テーマを「中今(なかいま)※に続く祈りのかたち」としました。神聖なる神宮内の参集殿で開催される本展示会。
神話の時代からの長い歴史の中で崇拝され続けてきた神宝や剣とともに、貴重な刀剣を同時に展示することは、中今に生きる私たちにとって、かけがえのない時を共有することになると感じています。

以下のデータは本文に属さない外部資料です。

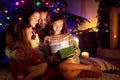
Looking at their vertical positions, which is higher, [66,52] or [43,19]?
[43,19]

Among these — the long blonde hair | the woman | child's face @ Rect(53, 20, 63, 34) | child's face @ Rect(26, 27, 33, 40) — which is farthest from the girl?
the long blonde hair

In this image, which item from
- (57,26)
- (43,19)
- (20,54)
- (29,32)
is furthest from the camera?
(43,19)

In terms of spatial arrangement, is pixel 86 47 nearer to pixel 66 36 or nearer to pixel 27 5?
pixel 27 5

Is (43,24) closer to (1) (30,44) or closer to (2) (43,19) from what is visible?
(2) (43,19)

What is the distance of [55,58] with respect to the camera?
4090mm

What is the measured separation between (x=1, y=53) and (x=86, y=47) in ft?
7.31

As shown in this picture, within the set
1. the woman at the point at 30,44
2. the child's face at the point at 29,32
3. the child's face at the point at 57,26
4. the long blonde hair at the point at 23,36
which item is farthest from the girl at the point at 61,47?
the long blonde hair at the point at 23,36

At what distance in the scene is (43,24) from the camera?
4355 mm

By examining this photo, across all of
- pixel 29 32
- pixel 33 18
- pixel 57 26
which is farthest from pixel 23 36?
pixel 57 26

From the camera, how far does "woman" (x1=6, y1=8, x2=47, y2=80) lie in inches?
152

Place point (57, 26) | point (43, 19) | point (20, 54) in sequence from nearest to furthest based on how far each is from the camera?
point (20, 54), point (57, 26), point (43, 19)

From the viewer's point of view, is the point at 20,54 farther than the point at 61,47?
No

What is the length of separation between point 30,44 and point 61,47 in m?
0.51

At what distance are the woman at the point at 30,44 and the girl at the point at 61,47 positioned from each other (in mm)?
156
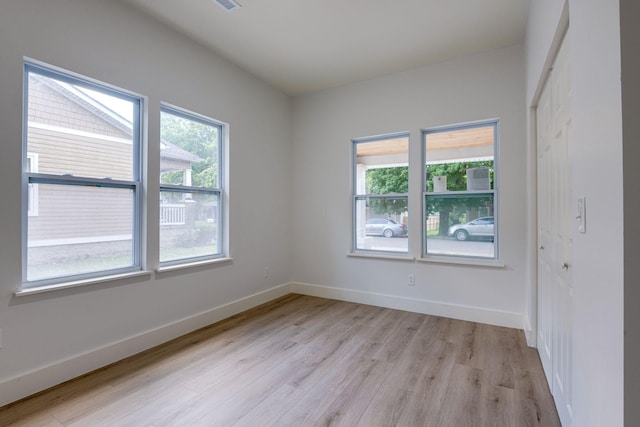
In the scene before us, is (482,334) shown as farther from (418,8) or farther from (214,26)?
(214,26)

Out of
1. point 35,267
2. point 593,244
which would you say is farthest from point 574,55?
point 35,267

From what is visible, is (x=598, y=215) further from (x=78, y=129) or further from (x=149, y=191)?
(x=78, y=129)

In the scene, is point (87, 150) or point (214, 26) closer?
point (87, 150)

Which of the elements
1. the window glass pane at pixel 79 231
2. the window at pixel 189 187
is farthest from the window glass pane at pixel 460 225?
the window glass pane at pixel 79 231

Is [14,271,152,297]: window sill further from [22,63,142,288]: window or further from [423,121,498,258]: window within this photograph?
[423,121,498,258]: window

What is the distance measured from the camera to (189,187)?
10.4ft

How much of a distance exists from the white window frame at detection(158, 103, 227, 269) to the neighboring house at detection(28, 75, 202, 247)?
43 cm

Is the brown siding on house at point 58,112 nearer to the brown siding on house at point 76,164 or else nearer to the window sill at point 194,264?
the brown siding on house at point 76,164

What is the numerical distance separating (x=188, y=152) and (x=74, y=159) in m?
1.02

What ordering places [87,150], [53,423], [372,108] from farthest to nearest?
[372,108], [87,150], [53,423]

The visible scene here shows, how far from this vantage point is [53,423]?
1768 millimetres

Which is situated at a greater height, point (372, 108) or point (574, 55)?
point (372, 108)

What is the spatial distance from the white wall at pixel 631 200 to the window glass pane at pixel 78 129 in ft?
10.1

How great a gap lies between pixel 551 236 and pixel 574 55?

※中今とは:過去と未来の真ん中に命があり、その今に意識を持って生きるということ
三振揃っての展示は初めて
当神宮は2100年の歴史をもつ日本最古の神社の一つで、武門の棟梁たる物部氏の総氏神として古代信仰の中でも特に異彩を放ち、健康長寿・ 病気平癒・除災招福・百事成就の守護神として信仰されてきました。かつては本殿がなく、拝殿後方に御神体が埋斎されているという伝承のもと、その地を禁足地として当神宮の神域の中でも最も神聖な霊域として畏敬されていたのです。

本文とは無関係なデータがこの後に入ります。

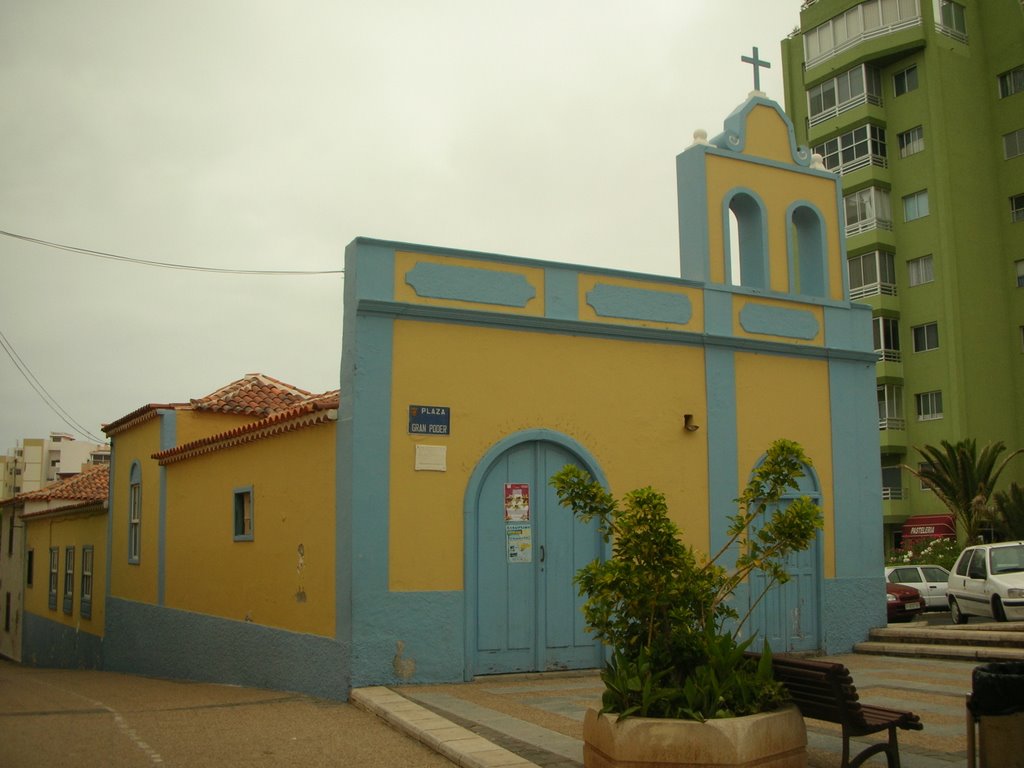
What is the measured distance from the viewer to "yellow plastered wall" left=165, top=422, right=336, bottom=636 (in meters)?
10.9

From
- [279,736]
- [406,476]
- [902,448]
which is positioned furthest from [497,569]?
[902,448]

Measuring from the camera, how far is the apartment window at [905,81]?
37062mm

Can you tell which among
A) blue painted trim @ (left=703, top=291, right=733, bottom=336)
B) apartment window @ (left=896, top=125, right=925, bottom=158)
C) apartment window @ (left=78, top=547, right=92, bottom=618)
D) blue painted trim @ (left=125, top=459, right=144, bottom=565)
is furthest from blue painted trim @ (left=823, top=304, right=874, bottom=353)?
apartment window @ (left=896, top=125, right=925, bottom=158)

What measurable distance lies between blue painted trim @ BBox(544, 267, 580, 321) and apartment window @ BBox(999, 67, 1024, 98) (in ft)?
104

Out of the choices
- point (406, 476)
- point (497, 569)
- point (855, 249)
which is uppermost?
point (855, 249)

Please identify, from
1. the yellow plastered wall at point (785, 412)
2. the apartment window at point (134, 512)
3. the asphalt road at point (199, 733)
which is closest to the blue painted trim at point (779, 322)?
the yellow plastered wall at point (785, 412)

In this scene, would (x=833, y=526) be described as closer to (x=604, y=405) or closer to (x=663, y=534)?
(x=604, y=405)

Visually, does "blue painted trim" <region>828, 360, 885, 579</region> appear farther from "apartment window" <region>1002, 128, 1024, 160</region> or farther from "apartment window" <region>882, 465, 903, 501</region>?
"apartment window" <region>1002, 128, 1024, 160</region>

大和国を造られた神武天皇を窮地から救った神剣韴霊(ふつのみたま)、素戔嗚尊(すさのおのみこと)が八岐大蛇(やまたのおろち)を退治した天十握剣(あめのとつかのつるぎ)の二振、また日本武尊(やまとたけるのみこと)に降りかかった災いを薙ぎ払った草薙剣(くさなぎのつるぎ)(天叢雲剣(あめのむらくものつるぎ))という神話に名高い剣の神をお祀りしていることから起死回生のご利益があるとも言われています。
また唯一無二の意匠で有名な国宝「七支刀」を所蔵していることから、古代より刀剣との縁はどこの神社よりも深いといっても過言ではありません。
今回展示する当神宮所蔵の七支刀を鋳造復元した「復元七支刀」(河内國平作)や、長きにわたり歴史を刻んできた奈良県指定文化財「太刀 銘 義憲作」(号 小狐丸)は大変貴重な刀になります。